Adıvarkendiyok padişahı Sinirullah halkıyla iç içe olmayı çok sever ama etrafındaki yalakalar nedeniyle bir türlü halkının gerçek görüşlerini öğrenemezmiş. Adıvarkendiyok Cumhuriyetinde medya zaten tamamen padişahın güdümünde imiş, birçoğunun sahibi kendi yakınındaki yalakalar imiş; sahibi olmadığı birkaç medya kuruluşunun patronları da padişahın hışmından korktukları için ülke yansa bile bunu asla göstermezmiş. Ne zaman halkın içine çıksa hep önceden hazırlanmış mizansenlerle her şey kendisine tozpembe gösterilirmiş; halkın içinden birisi kazara bir şey söyleyecek olsa padişahın korumaları tarafından derhal yakalanıp hemen hapse atılırmış. Doğal olarak Sinirullah bu duruma sinirlenmeye başlamış ama içine de bir şüphe düşmüş, vezirleri bu durumun halkın tepkisizliğinden kaynaklandığını iddia ediyormuş. Çünkü ülkesindeki en kötü olaylarda bile halktan gelen en ufak bir eleştiri, ya da hareketlenme olmazmış. 
Padişah en sonunda dayanamamış ve halkının nereye kadar sabırla tepkisiz kalacağını denemek için bir yöntem düşünmüş. Aklına çılgın bir proje gelmiş ki akıllara ziyan. Kesin halk ayaklanır diye içten içe gülmüş. Bu fikre göre ülkenin en büyük şehrini tam ortadan bir kanalla ikiye bölecek, bir taraftan diğer tarafa geçen herkesten de vergi alacakmış.
İnşaat hemen başlamış; kanalın güzergâhı üzerindeki evler bir bir yıkılıp içindekiler sokağa atılmış. İnşaat süresince padişah halkın tepki vermesini sağlamak için elinden gelen tüm zorlukları ve zulümleri yaptırmış; ama tık çıkmamış. Uzun çabalar ile sonunda kanal yapılmış. Sonra da kanaldan geçen insanlardan başlamışlar vergi almaya. 

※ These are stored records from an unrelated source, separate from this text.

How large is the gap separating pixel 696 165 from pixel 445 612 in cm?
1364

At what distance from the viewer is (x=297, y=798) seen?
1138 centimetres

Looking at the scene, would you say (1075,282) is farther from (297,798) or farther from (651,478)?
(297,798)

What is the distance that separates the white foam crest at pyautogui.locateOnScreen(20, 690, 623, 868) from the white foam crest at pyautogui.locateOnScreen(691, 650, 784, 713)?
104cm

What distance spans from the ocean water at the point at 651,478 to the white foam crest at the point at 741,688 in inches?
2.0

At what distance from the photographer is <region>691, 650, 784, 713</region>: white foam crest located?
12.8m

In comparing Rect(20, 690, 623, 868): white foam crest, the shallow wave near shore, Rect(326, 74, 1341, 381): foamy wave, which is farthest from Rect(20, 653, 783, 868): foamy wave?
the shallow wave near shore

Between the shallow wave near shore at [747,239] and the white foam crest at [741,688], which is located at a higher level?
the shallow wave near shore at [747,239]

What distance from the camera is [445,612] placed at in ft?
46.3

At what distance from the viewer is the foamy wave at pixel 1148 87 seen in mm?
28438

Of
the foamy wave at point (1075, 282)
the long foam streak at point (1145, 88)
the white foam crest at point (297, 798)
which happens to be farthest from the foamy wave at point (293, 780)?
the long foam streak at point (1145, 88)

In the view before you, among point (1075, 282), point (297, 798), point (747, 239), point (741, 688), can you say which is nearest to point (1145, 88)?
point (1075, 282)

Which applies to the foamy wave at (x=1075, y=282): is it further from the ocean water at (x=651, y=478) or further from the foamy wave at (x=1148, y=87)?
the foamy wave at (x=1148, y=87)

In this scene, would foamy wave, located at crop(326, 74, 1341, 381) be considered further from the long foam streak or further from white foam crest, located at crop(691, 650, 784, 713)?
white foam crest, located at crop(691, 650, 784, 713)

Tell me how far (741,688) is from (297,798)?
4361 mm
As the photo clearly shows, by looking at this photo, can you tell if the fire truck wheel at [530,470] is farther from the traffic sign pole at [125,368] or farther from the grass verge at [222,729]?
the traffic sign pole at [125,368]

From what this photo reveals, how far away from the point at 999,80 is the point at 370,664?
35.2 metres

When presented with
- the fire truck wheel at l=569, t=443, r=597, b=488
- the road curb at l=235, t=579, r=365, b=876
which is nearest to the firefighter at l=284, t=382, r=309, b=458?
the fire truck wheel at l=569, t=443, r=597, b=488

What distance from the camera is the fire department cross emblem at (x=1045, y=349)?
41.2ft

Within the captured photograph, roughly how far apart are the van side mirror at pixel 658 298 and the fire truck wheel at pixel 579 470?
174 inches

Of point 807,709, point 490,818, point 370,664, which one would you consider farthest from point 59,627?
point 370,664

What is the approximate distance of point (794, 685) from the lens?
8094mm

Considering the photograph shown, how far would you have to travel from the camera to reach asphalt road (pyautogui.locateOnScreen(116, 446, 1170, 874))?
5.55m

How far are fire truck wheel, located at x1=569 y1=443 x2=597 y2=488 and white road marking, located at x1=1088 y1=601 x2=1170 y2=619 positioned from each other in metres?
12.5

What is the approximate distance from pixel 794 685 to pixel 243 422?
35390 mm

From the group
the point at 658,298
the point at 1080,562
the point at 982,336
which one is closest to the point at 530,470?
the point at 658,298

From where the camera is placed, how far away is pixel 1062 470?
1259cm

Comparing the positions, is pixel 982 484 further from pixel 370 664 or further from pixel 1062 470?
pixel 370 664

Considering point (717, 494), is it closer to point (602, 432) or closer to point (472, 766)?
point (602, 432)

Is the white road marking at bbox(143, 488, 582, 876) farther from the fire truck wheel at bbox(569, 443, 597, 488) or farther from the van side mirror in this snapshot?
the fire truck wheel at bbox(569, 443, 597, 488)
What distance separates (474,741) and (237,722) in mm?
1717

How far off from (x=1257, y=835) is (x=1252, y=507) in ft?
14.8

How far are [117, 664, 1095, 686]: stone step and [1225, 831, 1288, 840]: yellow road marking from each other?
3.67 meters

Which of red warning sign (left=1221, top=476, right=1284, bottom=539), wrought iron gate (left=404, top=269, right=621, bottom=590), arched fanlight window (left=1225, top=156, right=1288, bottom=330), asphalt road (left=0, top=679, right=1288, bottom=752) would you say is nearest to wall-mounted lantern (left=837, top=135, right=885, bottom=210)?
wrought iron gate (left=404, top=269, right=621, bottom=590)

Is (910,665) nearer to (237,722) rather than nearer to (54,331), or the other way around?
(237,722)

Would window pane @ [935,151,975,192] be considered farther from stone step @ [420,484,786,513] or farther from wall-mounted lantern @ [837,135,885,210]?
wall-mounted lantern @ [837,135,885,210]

Bu aşamaya kadar halktan beklediği tepkiyi alamayan padişahın umudu kırılsa da vergi toplama işini uzattıkça beklediği yakınmaları almaya başlayacağı konusunda hâlâ umutluymuş.
Ama gel zaman git zaman halk bırakın tepki vermeyi kanala da vergiye de alışmış. Bunun üzerine Sinirullah iyice öfkelenmiş ve vezirine emir vermiş:
“Tez kanal geçiş vergisini 2 katına çıkarın!”
Ama zammın üzerinden aylar geçmesine rağmen yine tepki yok. Sinirullah bu sefer daha bir hiddetle bağırmış:
''Derhal kanal vergisi 4 katına çıkarıla. Melunlara müstahaktır.''
Fakat ne yazık ki aylar geçmiş halktan yine çıt yok, padişah iyice delirmiş:
“Bu kadar koyun bir halk olur mu? Bu halktan bir şey olacağı yok. Bunlara tahammül edemeyecekleri bir zulüm yapıp yola getirmek gerekir.” diye düşünmüş. 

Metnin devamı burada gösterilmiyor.